En revanche, si c’est la femme qui décède, son mari se trouve dans l’obligation
d’épouser une sœur ou une cousine de celle-ci.
«Pour les Ede, la famille est un nid dans lequel
grands-parents, parents et enfants partagent joie et tristesse», nous dit
Nguyen Cao Thien, qui est chercheur en culture ethnique. «Les parents
constituent la source de vie et l’appui des enfants. Aussi lorsque cet appui
est brisé, il faut rapidement le reconstituer.»

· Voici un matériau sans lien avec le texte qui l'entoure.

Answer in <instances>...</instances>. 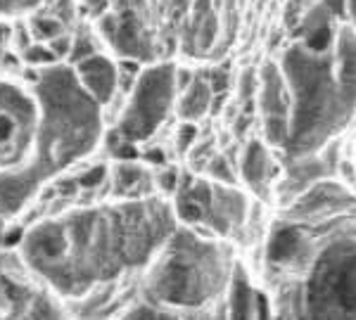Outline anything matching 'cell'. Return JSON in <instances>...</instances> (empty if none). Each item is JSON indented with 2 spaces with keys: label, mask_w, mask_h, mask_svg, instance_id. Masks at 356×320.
<instances>
[{
  "label": "cell",
  "mask_w": 356,
  "mask_h": 320,
  "mask_svg": "<svg viewBox=\"0 0 356 320\" xmlns=\"http://www.w3.org/2000/svg\"><path fill=\"white\" fill-rule=\"evenodd\" d=\"M174 230V211L162 199H119L33 223L19 239V259L48 292L81 301L147 268Z\"/></svg>",
  "instance_id": "1"
},
{
  "label": "cell",
  "mask_w": 356,
  "mask_h": 320,
  "mask_svg": "<svg viewBox=\"0 0 356 320\" xmlns=\"http://www.w3.org/2000/svg\"><path fill=\"white\" fill-rule=\"evenodd\" d=\"M41 105L36 150L24 169L0 174V216L13 221L45 183L83 159L102 135V107L79 83L69 62L45 67L31 83Z\"/></svg>",
  "instance_id": "2"
},
{
  "label": "cell",
  "mask_w": 356,
  "mask_h": 320,
  "mask_svg": "<svg viewBox=\"0 0 356 320\" xmlns=\"http://www.w3.org/2000/svg\"><path fill=\"white\" fill-rule=\"evenodd\" d=\"M221 249L191 230H176L147 264L143 294L145 301L166 316L204 306L221 289Z\"/></svg>",
  "instance_id": "3"
},
{
  "label": "cell",
  "mask_w": 356,
  "mask_h": 320,
  "mask_svg": "<svg viewBox=\"0 0 356 320\" xmlns=\"http://www.w3.org/2000/svg\"><path fill=\"white\" fill-rule=\"evenodd\" d=\"M178 88H181L178 71L171 62L147 65L131 85L129 100L119 114L114 130L136 145L150 140L159 126L164 124L169 110L174 107Z\"/></svg>",
  "instance_id": "4"
},
{
  "label": "cell",
  "mask_w": 356,
  "mask_h": 320,
  "mask_svg": "<svg viewBox=\"0 0 356 320\" xmlns=\"http://www.w3.org/2000/svg\"><path fill=\"white\" fill-rule=\"evenodd\" d=\"M41 105L31 83L0 81V174L24 169L33 157Z\"/></svg>",
  "instance_id": "5"
},
{
  "label": "cell",
  "mask_w": 356,
  "mask_h": 320,
  "mask_svg": "<svg viewBox=\"0 0 356 320\" xmlns=\"http://www.w3.org/2000/svg\"><path fill=\"white\" fill-rule=\"evenodd\" d=\"M307 304L316 316H356V244H337L316 264Z\"/></svg>",
  "instance_id": "6"
},
{
  "label": "cell",
  "mask_w": 356,
  "mask_h": 320,
  "mask_svg": "<svg viewBox=\"0 0 356 320\" xmlns=\"http://www.w3.org/2000/svg\"><path fill=\"white\" fill-rule=\"evenodd\" d=\"M72 67L86 93L100 107L110 105L119 90V69L112 62V57H107L105 53L97 50V53L83 57V60H79Z\"/></svg>",
  "instance_id": "7"
},
{
  "label": "cell",
  "mask_w": 356,
  "mask_h": 320,
  "mask_svg": "<svg viewBox=\"0 0 356 320\" xmlns=\"http://www.w3.org/2000/svg\"><path fill=\"white\" fill-rule=\"evenodd\" d=\"M114 187L112 195L119 199H134V197H147L145 195V183H150V174L140 167V164H131L129 159L126 162L117 164V171H114Z\"/></svg>",
  "instance_id": "8"
},
{
  "label": "cell",
  "mask_w": 356,
  "mask_h": 320,
  "mask_svg": "<svg viewBox=\"0 0 356 320\" xmlns=\"http://www.w3.org/2000/svg\"><path fill=\"white\" fill-rule=\"evenodd\" d=\"M207 105H209V85L204 81H193L191 85L183 88L181 102H178V114L183 119H197L200 114H204Z\"/></svg>",
  "instance_id": "9"
},
{
  "label": "cell",
  "mask_w": 356,
  "mask_h": 320,
  "mask_svg": "<svg viewBox=\"0 0 356 320\" xmlns=\"http://www.w3.org/2000/svg\"><path fill=\"white\" fill-rule=\"evenodd\" d=\"M29 26H31V33L36 41H53V38L62 36V33L67 31V22L60 19L57 15L48 12V15H36L29 19Z\"/></svg>",
  "instance_id": "10"
},
{
  "label": "cell",
  "mask_w": 356,
  "mask_h": 320,
  "mask_svg": "<svg viewBox=\"0 0 356 320\" xmlns=\"http://www.w3.org/2000/svg\"><path fill=\"white\" fill-rule=\"evenodd\" d=\"M19 55H22L24 67H31V69H45V67H53L60 62L57 55L50 50V45L43 41H33L31 45H26Z\"/></svg>",
  "instance_id": "11"
},
{
  "label": "cell",
  "mask_w": 356,
  "mask_h": 320,
  "mask_svg": "<svg viewBox=\"0 0 356 320\" xmlns=\"http://www.w3.org/2000/svg\"><path fill=\"white\" fill-rule=\"evenodd\" d=\"M245 174H247V178H250V183H254V187L266 180L268 159H266V154H264V150L259 145H252L250 157L245 159Z\"/></svg>",
  "instance_id": "12"
},
{
  "label": "cell",
  "mask_w": 356,
  "mask_h": 320,
  "mask_svg": "<svg viewBox=\"0 0 356 320\" xmlns=\"http://www.w3.org/2000/svg\"><path fill=\"white\" fill-rule=\"evenodd\" d=\"M107 178V169H105V164H97V167L93 169H88L86 174L79 176V187H83V190H93V187H100L102 183H105Z\"/></svg>",
  "instance_id": "13"
},
{
  "label": "cell",
  "mask_w": 356,
  "mask_h": 320,
  "mask_svg": "<svg viewBox=\"0 0 356 320\" xmlns=\"http://www.w3.org/2000/svg\"><path fill=\"white\" fill-rule=\"evenodd\" d=\"M13 48V24L0 19V57Z\"/></svg>",
  "instance_id": "14"
},
{
  "label": "cell",
  "mask_w": 356,
  "mask_h": 320,
  "mask_svg": "<svg viewBox=\"0 0 356 320\" xmlns=\"http://www.w3.org/2000/svg\"><path fill=\"white\" fill-rule=\"evenodd\" d=\"M0 316H10V308H8V301H5L3 289H0Z\"/></svg>",
  "instance_id": "15"
}]
</instances>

Mais le «juê nuê» ne vise pas seulement à donner
une nouvelle mère ou un nouveau père aux enfants qui s’en trouvent privés, ou à
trouver une nouvelle compagne, un nouveau compagnon à celle ou celui qui reste.

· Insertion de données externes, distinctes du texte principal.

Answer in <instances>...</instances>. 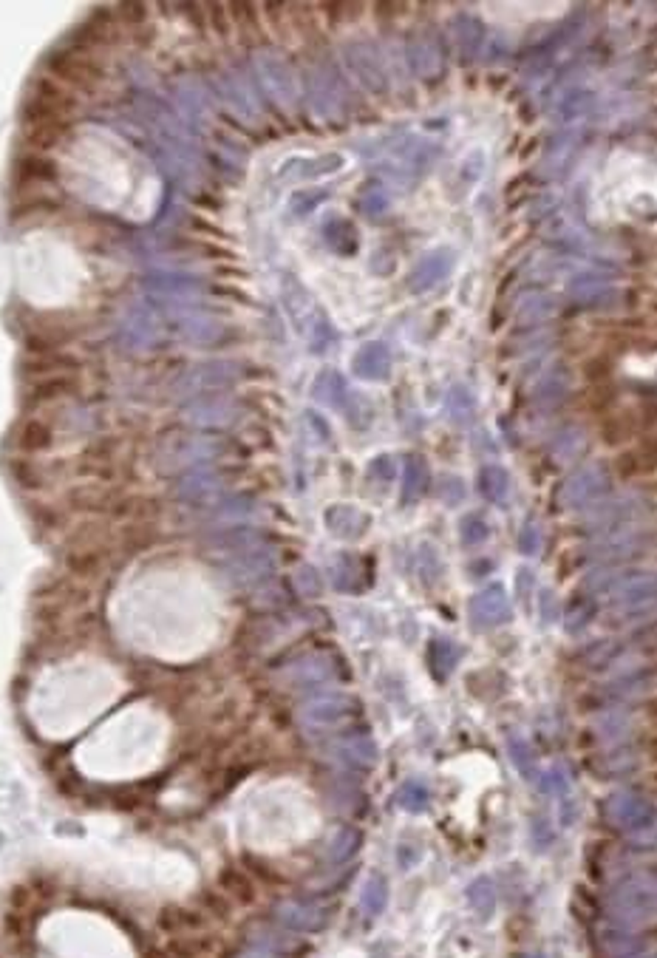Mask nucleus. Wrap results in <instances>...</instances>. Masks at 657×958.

Il sert aussi à conserver le patrimoine familial. C’est sans doute pour cette
raison que les Ede tiennent autant à cette pratique qu’ils jugent évidente. A
noter que les anciens ont tout prévu. «Si le veuf ou la veuve est déjà d’un
certain âge et que la remplaçante ou le remplaçant est trop jeune pour jouer le
rôle d’une conjointe ou d’un conjoint, le veuf ou la veuve aura la
responsabilité de s’occuper de cette personne comme d’un enfant», stipule la
loi Ede. «Le veuf ou la veuve a le devoir de protéger et d’attendre la
remplaçante ou le remplaçant jusqu’à ce qu’elle ou il soit capable de perpétuer
la race», ajoute la loi qui prévoit également, pour la personne remplaçante, de
pouvoir le cas échéant être elle-même remplacée par une personne mieux à même
de s’entendre avec le veuf ou la veuve.
Aujourd’hui, le «Juê nuê» existe toujours mais
il ne s’effectue que sur consentement mutuel. Celui ou celle qui a été
désigné(e) pour épouser la soeur de sa femme défunte ou le frère de son mari
décédé peut refuser ce mariage. Matriarcat oblige, en renonçant à épouser son
beau-frère veuf, une femme Ede accepte de prendre en charge les enfants de sa
soeur disparue. Le veuf doit de son côté laisser à sa belle-famille tous les
biens que sa femme et lui ont accumulés durant leur vie commune. Néanmoins,
cette pratique est devenue plus flexible, comme nous le fait remarquer Nguyen
Trong Hung, chercheur en culture ethnique des Hauts-Plateaux.
«C’est à la population locale de décider »,
nous explique-t-il. «Si elle juge cette pratique inutile, elle l’abandonnera.
Mais il semble qu’elle y trouve toujours des choses nécessaires à son
bien-être.»
En réalité, le «Juê nuê» est une pratique
destinée à protéger le modèle matriarcal de la famille Ede. Dans cette ethnie,
les femmes considèrent toujours les enfants de leurs soeurs comme étant les
leurs. Aussi, acceptent-elles plus ou moins facilement de remplacer les
premières pour s’occuper des seconds. Du côté des hommes, c’est moins évident.
Mais lorsqu’il s’agit de prendre en charge les enfants, le sens des
responsabilités prend souvent le dessus.